Kashmir valley is on the boil and its religious divide with Jammu is complete.
Why are people mourning the demise of the Mehbooba Mufti government in Jammu and Kashmir? Its fate was sealed the day the government was sworn-in based on an unnatural alliance. What is surprising is that it survived this long.
The alliance was hailed as innovative, reflective of the out-of-the-box thinking of Modi administration. But what was ignored was the obvious ideological contradiction. The Hindutva ideology of the BJP/RSS and the Kashmiri nationalism have no meeting ground. It is the fundamental reason for the deteriorating situation in Kashmir.
M.S. Golwalkar writes in his book Bunch of Thoughts – “It has been the tragic lesson of history of many a country in the world that the hostile elements within the country pose a far greater menace to national security than aggressors from outside … it would be suicidal to delude ourselves into a believing that they have turned patriots overnight after the creation of Pakistan. On the contrary, the Muslim menace has increased a hundred fold by the creation of Pakistan, which has become the springboard for all their future aggressive designs on our country.”
Kashmir is a Muslim-majority state and it has been in turmoil since the day of its integration with India.

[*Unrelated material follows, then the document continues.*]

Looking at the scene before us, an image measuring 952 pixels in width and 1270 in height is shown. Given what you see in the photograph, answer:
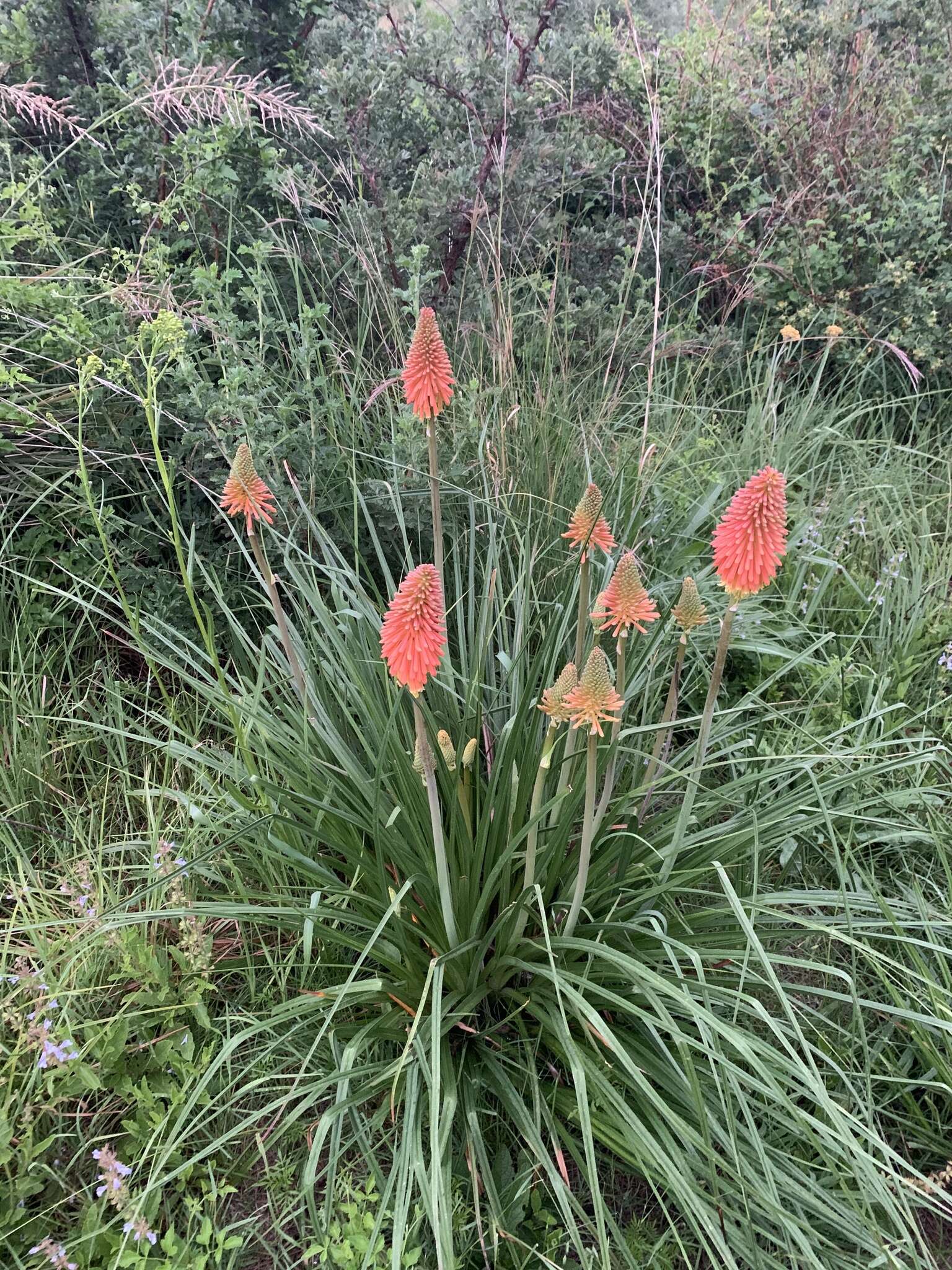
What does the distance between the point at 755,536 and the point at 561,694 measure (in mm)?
509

For the liberal Indians, the Kashmir problem is a question of national security and an issue of assertion of ethnic identity, but for the Hindutva warriors, Kashmir is part of a larger fight with Islam. It is a religious war and part of the continuous battle for the last 1,200 years. This battle has no soft approach, and no room for a healing touch policy. It will be fought like armies fight an external aggressor. Modi government’s approach to the Kashmir problem is dictated by this RSS ideology.
Former prime minister Atal Bihari Vajpayee pursued the policy of “Insaniyat”, he allowed Mufti Mohammad Sayeed to reach out to militants. No doubt, Vajpayee was an RSS man but his was not an RSS government. It was a coalition of more than two dozen political parties. There was a common minimum programme, and Vajpayee was not Modi. He was more resilient and flexible in his approach unlike Modi.
Modi government has a majority of its own in the Lok Sabha and is not dependent on others’ support. He is free to pursue the ideological agenda he desires. Vajpayee was the PM and Modi was the chief minister of Gujarat when riots took place in the state. But Vajpayee was not blamed for the riots, Modi was.
Since 2014, the minorities have been facing the brunt of the Hindutva onslaught. Lynching of Muslims in the name of cow protection, mass closure of abattoirs in Uttar Pradesh and other BJP-ruled states, the constant harassment of Muslims in the guise of so-called ‘Love Jihad’, the campaign against instant triple talaq, the debate to change Muslim names of roads and monuments, and the attempt to rewrite history and paint Muslims rulers as villains are some examples.
These are not aberrations of governance but a reflection of a deeper ideological mooring. Such developments in the rest of India have a direct bearing in Kashmir. This furthers the state’s sense of alienation. In this context, it is not difficult to understand why Kashmiri nationalism will never trust the Modi government.
Mehbooba Mufti, who once was considered the darling of the disenchanted Kashmiri youth, is today a much-maligned leader in the state. She is blamed for opening the doors of Kashmir for the grand entry of the RSS. The alliance, which was hailed as a breakthrough, became a curse.
The future now looks bleak for both the PDP and Mehbooba Mufti. And four districts of south Kashmir – Pulwama, Anantnag, Shopian, and Kulgam – are so badly affected that they have almost become a liberated zone. It was, therefore, not surprising that few people turned up for the funeral of Mufti Mohammad Sayeed. That was the warning signal for Mehbooba Mufti, but she refused to read the signs and is now paying the price.
But the bigger price is being paid by the country. Kashmir valley today is on the boil – the situation can be easily compared with the 1990s – and the religious divide between the Valley and Jammu is complete. It will take years for Kashmir to be normal again and undo the impact of the Hindutva politics on the Valley.
Ashutosh is a spokesperson for the Aam Aadmi Party.